• _取り組む課題_
1. 吉川元忠について述べた文章によると、吉川元忠はどこの大学のどの学部の教授か答えよ。
2. 吉川元忠とドル安について述べた文章を、最後の文の後から書き継げ。

• _本文_
吉川元忠なんてそのまんま戦国大名みたいな名前ですね。

 

その通り、毛利家の吉川元春の子孫なんですが、そのまんま元の字を継承してるのでそのまんま戦国武将です。

 

『マニー敗戦』(正確にはマネー敗戦文春新書)で有名な神奈川大学経済学部教授です。現在は亡くなっています。

 

わしが、このんかいのトランプ関税発動でなぜ吉川元忠(戦国大名みたいな)教授を思い出すのかと言えば、

 

吉川教授の提唱していたことは、アメリゴは赤字なんて屁とも思っていない。赤字を垂れ流すことで繁栄を築く作戦だ

という指摘だったのです。クリントン政権になってからのドル安も意図的だったといいます。

 

鹿も対外的にはドル安も貿易赤字も問題だと交渉カードにしながら意図的にそっちへ持っていくのです。

(保存済みのデータセット項目)

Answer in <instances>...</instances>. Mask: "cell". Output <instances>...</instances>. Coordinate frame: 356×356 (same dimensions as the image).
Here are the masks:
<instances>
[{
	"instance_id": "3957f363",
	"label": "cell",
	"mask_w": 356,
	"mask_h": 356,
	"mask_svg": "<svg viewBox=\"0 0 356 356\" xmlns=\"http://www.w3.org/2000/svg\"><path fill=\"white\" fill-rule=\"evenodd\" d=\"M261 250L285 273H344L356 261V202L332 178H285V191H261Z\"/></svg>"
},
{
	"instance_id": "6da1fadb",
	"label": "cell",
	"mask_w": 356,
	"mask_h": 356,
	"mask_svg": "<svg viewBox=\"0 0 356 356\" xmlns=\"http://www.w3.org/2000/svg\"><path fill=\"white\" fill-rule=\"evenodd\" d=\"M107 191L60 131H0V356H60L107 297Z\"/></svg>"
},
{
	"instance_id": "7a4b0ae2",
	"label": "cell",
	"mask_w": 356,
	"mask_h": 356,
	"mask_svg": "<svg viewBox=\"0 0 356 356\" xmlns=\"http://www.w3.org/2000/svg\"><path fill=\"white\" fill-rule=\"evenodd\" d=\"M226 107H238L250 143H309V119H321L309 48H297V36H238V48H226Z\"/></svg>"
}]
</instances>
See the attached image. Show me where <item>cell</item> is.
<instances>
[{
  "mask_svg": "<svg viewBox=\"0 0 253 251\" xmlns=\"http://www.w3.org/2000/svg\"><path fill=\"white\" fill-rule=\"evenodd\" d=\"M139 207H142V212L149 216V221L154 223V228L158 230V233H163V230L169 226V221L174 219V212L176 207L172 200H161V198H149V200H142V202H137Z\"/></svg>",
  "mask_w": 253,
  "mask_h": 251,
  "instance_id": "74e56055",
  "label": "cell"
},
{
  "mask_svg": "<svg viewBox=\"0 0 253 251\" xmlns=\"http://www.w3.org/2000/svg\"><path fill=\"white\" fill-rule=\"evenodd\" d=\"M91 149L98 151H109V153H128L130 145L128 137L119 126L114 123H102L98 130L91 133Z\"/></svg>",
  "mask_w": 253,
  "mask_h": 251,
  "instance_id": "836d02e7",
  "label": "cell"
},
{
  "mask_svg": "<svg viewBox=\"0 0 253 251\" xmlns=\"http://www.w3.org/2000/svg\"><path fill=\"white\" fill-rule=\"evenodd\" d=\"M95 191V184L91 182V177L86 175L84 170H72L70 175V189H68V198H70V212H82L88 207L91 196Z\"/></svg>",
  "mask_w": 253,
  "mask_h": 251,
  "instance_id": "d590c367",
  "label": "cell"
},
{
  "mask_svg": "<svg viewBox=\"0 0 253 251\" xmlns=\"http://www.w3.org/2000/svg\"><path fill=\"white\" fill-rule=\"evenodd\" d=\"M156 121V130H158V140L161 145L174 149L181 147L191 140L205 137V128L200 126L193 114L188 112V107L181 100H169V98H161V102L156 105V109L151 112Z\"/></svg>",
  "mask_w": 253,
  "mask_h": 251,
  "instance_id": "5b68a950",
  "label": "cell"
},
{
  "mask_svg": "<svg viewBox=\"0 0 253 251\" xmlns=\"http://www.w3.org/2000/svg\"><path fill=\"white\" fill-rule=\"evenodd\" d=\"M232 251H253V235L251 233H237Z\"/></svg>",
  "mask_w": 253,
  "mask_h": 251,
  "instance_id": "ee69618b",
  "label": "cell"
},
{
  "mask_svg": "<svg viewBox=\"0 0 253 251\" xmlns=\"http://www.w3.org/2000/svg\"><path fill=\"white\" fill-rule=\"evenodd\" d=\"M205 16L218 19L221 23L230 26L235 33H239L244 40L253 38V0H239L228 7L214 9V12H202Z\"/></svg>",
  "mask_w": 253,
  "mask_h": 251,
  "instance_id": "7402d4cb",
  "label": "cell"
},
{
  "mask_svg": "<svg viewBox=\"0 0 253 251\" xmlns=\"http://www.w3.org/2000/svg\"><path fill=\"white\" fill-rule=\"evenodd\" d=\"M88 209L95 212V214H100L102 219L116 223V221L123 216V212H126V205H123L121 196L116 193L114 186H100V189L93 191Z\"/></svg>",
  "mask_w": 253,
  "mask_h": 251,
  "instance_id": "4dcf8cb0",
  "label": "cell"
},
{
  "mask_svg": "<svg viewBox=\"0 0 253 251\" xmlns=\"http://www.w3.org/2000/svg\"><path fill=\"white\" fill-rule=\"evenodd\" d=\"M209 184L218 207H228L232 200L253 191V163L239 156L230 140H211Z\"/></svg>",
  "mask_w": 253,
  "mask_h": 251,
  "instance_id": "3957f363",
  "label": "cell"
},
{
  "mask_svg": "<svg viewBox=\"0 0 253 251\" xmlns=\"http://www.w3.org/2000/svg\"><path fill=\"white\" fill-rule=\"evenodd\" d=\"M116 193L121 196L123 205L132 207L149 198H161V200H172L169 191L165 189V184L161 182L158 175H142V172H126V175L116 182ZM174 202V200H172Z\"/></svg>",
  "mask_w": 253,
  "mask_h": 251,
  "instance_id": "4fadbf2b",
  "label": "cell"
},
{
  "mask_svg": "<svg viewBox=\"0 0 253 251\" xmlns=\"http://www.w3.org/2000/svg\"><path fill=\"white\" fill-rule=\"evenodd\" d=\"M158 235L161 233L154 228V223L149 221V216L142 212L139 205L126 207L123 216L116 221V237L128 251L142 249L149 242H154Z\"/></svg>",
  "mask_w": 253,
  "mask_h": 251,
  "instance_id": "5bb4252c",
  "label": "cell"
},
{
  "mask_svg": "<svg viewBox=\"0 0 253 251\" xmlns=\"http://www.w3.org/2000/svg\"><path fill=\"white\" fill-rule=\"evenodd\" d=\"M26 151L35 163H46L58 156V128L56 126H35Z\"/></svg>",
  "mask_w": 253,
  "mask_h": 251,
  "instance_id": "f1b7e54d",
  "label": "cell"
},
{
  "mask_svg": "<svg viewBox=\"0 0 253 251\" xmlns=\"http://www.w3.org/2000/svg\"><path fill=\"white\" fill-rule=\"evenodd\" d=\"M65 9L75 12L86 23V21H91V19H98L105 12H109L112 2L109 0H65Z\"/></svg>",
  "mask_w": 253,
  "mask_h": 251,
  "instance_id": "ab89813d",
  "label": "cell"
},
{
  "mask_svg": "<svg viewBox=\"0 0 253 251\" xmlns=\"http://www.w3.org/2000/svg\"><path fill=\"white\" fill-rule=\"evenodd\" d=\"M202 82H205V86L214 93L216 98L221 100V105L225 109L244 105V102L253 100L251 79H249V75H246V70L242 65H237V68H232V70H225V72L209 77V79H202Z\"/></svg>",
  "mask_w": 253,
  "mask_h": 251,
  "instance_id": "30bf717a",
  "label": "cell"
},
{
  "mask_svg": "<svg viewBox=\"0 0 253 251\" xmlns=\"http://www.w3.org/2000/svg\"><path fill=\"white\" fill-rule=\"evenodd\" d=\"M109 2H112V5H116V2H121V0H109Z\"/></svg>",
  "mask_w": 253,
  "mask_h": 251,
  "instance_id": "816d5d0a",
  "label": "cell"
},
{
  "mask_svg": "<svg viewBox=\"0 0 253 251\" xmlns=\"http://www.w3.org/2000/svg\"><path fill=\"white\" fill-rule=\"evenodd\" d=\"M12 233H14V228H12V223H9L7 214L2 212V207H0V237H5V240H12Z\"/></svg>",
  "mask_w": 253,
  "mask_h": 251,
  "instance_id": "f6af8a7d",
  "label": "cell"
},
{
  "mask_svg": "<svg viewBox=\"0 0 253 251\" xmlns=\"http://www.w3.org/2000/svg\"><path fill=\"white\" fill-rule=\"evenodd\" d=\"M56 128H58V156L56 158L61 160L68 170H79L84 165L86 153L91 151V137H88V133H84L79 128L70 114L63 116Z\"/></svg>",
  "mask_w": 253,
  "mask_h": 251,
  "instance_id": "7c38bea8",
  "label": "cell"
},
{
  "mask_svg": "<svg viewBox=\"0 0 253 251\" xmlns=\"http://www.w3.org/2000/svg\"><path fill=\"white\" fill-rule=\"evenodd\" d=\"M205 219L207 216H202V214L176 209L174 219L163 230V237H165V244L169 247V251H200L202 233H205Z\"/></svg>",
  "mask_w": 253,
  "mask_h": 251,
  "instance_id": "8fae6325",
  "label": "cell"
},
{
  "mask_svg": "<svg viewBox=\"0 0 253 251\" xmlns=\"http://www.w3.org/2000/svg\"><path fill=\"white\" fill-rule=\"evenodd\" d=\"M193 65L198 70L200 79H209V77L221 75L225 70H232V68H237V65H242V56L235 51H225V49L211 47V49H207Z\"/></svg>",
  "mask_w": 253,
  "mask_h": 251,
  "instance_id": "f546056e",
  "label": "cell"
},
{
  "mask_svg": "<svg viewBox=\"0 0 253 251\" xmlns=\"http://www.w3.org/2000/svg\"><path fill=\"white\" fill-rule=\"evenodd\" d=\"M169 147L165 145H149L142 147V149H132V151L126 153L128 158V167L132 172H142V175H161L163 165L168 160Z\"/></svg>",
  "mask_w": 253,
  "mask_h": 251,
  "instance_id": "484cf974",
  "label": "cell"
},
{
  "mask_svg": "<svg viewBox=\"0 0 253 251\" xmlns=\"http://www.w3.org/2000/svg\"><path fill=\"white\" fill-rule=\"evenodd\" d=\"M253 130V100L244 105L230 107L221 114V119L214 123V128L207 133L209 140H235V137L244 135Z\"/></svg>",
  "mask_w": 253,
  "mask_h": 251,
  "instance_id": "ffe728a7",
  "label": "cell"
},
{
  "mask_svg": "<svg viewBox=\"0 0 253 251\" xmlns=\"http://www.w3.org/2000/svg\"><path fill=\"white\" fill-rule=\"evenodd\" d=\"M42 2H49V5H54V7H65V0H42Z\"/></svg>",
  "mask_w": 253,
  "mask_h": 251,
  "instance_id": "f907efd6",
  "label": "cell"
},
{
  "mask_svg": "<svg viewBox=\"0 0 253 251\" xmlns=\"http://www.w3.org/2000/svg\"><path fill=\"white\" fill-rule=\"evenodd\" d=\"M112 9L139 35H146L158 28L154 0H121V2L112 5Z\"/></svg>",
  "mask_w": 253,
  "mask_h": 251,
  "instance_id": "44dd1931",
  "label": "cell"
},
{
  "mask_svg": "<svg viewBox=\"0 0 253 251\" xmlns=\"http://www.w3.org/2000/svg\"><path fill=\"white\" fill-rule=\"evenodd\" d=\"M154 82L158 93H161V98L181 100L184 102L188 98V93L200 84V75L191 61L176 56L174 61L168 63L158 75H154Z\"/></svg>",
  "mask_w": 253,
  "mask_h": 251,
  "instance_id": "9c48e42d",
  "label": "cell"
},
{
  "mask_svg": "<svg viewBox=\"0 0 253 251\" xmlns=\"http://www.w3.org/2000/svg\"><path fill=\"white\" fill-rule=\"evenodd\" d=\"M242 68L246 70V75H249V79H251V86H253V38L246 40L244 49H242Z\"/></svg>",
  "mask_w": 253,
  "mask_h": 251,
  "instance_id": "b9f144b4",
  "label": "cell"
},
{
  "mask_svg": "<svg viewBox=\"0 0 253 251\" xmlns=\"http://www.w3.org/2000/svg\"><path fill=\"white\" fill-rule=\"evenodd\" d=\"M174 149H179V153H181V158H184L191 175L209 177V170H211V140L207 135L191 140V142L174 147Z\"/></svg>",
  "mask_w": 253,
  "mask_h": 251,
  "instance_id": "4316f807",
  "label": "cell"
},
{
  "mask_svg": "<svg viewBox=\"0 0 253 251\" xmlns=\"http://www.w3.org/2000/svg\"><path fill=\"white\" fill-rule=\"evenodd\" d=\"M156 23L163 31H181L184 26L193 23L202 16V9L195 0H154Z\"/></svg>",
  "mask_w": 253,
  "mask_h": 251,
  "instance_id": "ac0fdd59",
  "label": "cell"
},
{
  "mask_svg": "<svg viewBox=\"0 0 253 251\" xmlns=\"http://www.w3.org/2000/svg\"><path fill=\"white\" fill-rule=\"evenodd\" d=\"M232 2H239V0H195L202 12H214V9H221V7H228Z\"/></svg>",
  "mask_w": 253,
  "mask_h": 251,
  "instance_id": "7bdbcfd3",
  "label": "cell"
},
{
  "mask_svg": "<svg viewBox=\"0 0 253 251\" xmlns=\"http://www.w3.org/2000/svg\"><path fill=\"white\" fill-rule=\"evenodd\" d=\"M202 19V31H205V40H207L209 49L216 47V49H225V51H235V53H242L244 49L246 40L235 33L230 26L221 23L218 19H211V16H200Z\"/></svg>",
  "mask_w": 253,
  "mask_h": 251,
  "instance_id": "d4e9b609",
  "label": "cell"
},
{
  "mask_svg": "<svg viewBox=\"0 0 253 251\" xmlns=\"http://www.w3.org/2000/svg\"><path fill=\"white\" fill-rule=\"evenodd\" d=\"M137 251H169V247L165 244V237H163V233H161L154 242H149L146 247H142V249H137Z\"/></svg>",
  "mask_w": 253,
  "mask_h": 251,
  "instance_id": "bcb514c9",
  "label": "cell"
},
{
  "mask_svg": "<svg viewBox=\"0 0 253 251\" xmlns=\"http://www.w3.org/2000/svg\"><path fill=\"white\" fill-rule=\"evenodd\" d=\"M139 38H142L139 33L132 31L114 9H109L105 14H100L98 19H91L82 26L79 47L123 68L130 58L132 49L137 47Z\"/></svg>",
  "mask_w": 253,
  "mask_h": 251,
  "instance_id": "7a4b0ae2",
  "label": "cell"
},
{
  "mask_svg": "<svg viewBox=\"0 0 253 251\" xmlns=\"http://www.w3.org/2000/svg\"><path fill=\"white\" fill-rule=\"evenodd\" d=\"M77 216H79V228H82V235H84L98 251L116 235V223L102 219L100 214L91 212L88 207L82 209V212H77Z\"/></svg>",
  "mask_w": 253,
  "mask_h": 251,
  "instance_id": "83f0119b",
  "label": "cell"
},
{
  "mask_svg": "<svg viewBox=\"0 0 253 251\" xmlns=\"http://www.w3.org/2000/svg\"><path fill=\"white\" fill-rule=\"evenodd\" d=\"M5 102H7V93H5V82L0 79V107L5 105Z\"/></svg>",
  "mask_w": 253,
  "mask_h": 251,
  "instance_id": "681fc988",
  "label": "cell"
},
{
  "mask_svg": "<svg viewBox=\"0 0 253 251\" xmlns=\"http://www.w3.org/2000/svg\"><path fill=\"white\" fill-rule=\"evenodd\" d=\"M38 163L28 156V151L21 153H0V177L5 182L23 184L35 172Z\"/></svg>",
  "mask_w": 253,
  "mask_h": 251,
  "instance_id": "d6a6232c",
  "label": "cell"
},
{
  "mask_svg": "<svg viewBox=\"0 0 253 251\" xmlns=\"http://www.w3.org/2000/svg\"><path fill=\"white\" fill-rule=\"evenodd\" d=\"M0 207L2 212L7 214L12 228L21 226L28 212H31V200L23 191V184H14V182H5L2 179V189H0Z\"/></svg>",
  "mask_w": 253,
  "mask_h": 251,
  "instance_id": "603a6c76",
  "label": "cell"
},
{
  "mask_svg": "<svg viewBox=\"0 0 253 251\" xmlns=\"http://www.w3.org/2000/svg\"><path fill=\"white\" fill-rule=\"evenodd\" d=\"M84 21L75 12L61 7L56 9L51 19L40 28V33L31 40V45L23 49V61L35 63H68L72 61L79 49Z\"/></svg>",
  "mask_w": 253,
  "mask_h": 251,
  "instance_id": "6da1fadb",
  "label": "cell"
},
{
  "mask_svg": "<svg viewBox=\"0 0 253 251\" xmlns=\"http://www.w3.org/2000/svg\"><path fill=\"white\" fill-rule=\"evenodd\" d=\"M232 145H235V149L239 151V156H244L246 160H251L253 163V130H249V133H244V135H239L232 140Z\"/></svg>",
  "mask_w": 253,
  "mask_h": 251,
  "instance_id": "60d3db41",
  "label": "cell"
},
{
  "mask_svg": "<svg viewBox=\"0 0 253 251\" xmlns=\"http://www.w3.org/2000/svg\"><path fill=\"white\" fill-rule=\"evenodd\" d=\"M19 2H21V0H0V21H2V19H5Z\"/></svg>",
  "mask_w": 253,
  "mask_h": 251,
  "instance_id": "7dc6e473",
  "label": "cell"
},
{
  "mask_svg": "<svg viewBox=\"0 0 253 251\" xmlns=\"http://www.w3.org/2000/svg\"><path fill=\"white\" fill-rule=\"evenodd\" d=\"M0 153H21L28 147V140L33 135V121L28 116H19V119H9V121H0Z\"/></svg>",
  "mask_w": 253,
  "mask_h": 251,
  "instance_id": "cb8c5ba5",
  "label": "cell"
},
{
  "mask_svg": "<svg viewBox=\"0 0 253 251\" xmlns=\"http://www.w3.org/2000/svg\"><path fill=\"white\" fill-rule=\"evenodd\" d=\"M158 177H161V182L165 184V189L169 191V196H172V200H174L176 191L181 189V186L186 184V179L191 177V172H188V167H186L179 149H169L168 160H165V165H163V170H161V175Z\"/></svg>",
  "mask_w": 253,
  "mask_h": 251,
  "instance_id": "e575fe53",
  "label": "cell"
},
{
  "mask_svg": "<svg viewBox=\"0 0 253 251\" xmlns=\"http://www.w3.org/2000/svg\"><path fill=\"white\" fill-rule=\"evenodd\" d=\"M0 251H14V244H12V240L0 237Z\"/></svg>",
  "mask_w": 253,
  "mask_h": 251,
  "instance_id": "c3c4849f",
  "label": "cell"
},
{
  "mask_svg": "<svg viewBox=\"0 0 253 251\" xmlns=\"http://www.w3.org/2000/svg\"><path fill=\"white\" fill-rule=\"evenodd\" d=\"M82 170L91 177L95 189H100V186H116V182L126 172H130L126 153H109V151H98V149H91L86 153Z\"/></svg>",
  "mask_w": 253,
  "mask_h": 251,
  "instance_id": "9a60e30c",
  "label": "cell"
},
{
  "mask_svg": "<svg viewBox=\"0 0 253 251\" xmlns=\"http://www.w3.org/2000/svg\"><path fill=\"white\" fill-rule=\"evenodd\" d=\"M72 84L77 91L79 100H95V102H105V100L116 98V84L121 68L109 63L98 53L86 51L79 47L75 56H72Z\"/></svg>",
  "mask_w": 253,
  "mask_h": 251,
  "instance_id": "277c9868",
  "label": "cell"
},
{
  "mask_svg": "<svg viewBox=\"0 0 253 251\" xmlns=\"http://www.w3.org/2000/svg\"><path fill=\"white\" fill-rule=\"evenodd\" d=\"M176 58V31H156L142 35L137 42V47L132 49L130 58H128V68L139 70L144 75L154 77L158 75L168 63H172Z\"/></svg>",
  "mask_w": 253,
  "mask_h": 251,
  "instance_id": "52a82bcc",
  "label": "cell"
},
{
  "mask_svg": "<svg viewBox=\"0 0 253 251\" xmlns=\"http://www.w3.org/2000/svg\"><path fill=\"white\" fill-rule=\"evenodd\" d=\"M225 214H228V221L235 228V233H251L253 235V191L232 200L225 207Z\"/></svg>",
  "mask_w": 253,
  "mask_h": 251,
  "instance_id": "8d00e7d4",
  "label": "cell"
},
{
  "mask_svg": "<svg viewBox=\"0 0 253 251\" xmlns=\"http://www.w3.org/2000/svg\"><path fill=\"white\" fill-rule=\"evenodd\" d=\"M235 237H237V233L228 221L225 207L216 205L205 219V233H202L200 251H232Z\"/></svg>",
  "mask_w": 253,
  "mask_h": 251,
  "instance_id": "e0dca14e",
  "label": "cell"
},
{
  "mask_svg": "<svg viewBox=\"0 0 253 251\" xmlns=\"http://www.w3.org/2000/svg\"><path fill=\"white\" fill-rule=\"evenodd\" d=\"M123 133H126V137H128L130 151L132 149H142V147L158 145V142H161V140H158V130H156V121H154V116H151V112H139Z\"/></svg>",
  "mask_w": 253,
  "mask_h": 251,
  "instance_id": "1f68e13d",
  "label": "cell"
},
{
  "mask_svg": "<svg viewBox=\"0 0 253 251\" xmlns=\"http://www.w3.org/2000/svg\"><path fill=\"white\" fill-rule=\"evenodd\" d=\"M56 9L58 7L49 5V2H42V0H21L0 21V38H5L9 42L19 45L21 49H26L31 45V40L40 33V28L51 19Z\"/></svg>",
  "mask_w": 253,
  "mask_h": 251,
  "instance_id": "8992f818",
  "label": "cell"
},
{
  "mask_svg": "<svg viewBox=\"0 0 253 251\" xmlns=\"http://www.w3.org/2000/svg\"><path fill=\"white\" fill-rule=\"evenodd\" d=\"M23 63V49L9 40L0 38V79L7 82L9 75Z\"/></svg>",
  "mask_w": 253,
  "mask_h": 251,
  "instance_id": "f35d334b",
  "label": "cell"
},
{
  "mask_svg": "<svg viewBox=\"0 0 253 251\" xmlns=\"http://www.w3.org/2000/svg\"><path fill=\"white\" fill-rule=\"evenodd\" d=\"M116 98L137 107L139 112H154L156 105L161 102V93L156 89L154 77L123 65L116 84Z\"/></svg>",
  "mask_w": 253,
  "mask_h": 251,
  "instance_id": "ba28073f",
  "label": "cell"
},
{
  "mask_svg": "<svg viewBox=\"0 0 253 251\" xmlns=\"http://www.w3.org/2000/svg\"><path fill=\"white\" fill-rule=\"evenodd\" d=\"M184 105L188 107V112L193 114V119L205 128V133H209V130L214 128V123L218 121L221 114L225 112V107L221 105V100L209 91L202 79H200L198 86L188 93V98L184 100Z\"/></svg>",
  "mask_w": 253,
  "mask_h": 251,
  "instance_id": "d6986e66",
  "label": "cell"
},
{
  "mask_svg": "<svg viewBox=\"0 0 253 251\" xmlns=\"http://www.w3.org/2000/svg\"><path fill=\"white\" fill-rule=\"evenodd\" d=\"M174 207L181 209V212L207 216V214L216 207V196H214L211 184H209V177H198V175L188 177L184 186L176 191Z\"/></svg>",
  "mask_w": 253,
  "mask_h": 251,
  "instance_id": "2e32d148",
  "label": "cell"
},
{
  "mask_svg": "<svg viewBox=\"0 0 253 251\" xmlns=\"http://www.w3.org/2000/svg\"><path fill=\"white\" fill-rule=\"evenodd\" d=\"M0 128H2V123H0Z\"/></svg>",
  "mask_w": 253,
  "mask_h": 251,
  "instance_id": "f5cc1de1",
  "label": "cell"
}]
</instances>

• _項目別の解答_
1. 神奈川大学経済学部の教授である。

2.
この辺がただものではないですよね。ドル安のほうが得だ、赤字にしてもドルを印刷するだけなので何の問題もないんです、と公けに認めてしまっては元も子もないですからね。これは問題だと言いながらこっそりと儲けていくのです。

 

つまり貿易赤字と財政赤字の双子の赤字なんて痛くもかゆくもない。わざとそうなるようにやってるといっていたのです。

 

いま副島氏の本を読むと、そのころに積み上げたアメリゴの国、州の財政赤字の本当の額は桁がちがうぞと本当のことが書いてあります。積み上げた赤字は赤字でなくならないのです。この赤字、債権の大部分を日本が買わされているので、これは確実に返してもらえないぞ、踏み倒されるぞということで我々にかかわりがあるのです。

 

今、トランプがアメリゴは世界から搾取されているのだといって、カナダやメキシコのような隣国から重い関税を課していくことは、現実問題どういうことになるのか、20年フリーターしかしていないワシには全く把握できないのですが

、理論的な側面のみでいえば、赤字で構わない、ドル札を印刷しまくればいいだけだというような、経済の空想的、抽象的な扱いをやめて、1円だろうが赤字は赤字、借金は返すもの。だからない方がよい。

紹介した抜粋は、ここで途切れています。